Even the ideals that surround each experiment are loosely held. The cleverness evident here is that by defining the goals too clearly you lose the ability for people to attach their own personal vibes and therefore get invested.
“Streaming is a mass common denominator,” Greenberg offers by way of reason for this particular drop. “We all use it. We all have feelings on it. We all hate paying more and more for it. Why not now?”
There are some interesting things about this particular experiment that bear some pondering, outside of the stunt-based brand building apparatus that MSCHF has set up. In poking around at it I found myself watching several of the brands’ “hot” shows that I never actually got around to seeing.
A “random” button could actually be a nice advertisement for content (Netflix tested a random shuffle feature last year) for any streaming platform, given the well-documented issues people have picking something to watch.
There’s also the side-by-side comparison that you get to draw between the plans of attack of the various entities. Disney is BRAND FIRST, Netflix is new money premium content, Showtime is mostly old with a couple really good ones and HBO is the grandaddy trying to stay relevant.
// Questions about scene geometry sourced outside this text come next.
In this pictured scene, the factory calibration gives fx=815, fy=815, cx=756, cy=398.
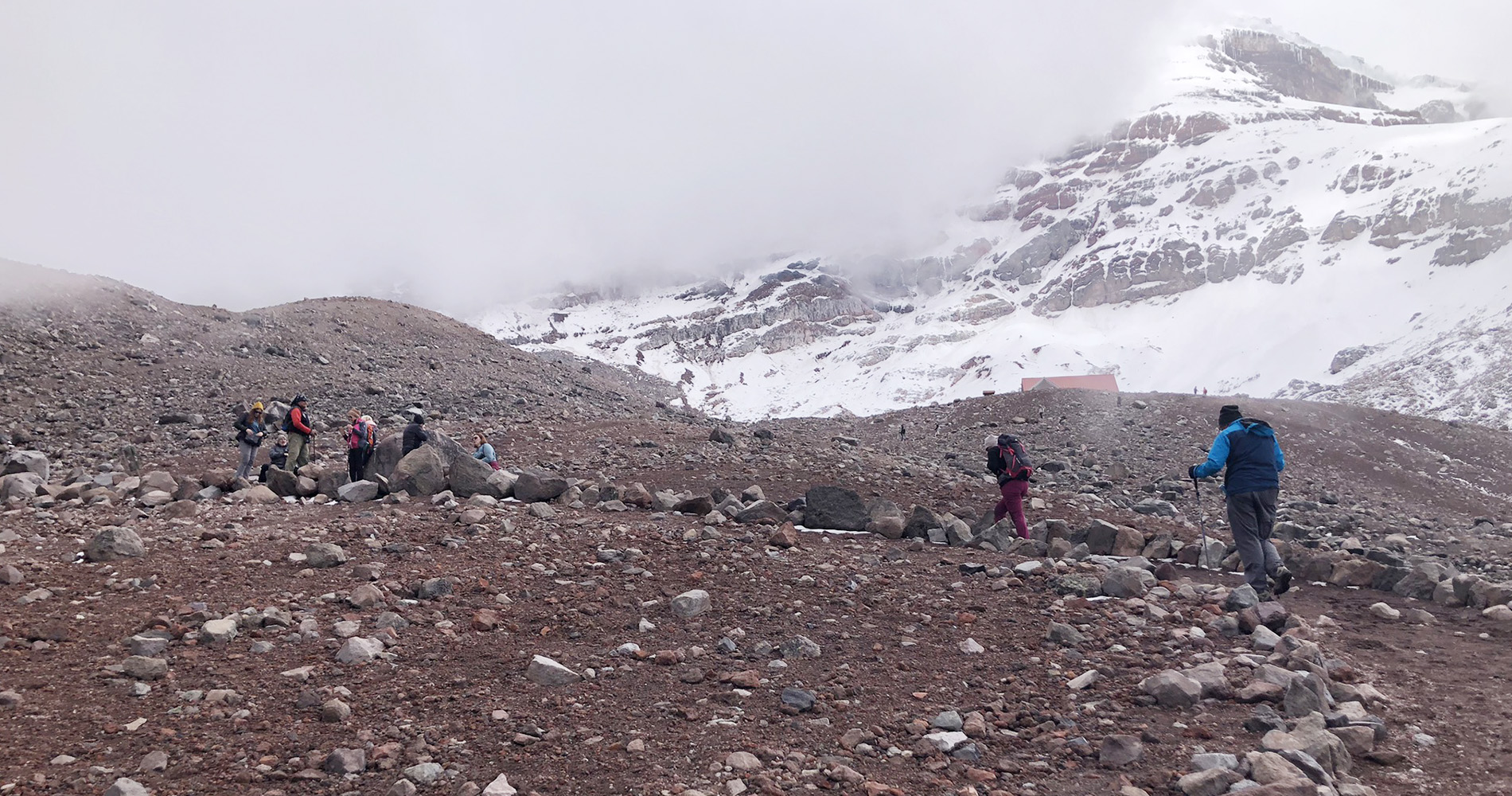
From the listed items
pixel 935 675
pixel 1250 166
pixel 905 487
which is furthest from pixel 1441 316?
pixel 935 675

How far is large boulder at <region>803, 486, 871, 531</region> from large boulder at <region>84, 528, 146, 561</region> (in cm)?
668

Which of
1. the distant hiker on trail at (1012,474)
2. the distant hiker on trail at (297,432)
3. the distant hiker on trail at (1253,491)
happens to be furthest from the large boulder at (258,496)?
the distant hiker on trail at (1253,491)

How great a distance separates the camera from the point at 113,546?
6883 millimetres

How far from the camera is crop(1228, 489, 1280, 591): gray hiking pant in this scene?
8242 mm

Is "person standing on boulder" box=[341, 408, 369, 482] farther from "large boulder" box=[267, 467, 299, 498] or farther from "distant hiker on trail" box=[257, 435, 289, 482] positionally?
"distant hiker on trail" box=[257, 435, 289, 482]

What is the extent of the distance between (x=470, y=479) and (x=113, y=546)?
3855 millimetres

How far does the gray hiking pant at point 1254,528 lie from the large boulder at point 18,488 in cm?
1287

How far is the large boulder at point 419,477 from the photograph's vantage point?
10148mm

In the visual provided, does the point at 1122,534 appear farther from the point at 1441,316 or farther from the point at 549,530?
the point at 1441,316

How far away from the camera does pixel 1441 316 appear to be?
89.8 meters

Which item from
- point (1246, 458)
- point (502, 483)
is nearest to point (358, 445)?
point (502, 483)

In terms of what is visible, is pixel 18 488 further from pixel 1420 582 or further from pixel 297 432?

For what it’s worth, there’s also an interesting side point here in how they gather zero data on watching behavior other than pure traffic — and given MSCHF’s repertoire, the side point is probably also a point.
But, as with all of MSCHF’s projects, the takeaways may just be the things I’m bringing to the table.
That interchange of ideas is one of the things that sets MSCHF apart from a lot of brands that have manufactured interest in their products. It generates brand loyalty no matter what is being sold — which in turn results in durability.
One guarantee is that whatever MSCHF drops next, a metric ton of people are going to be interested. No matter what.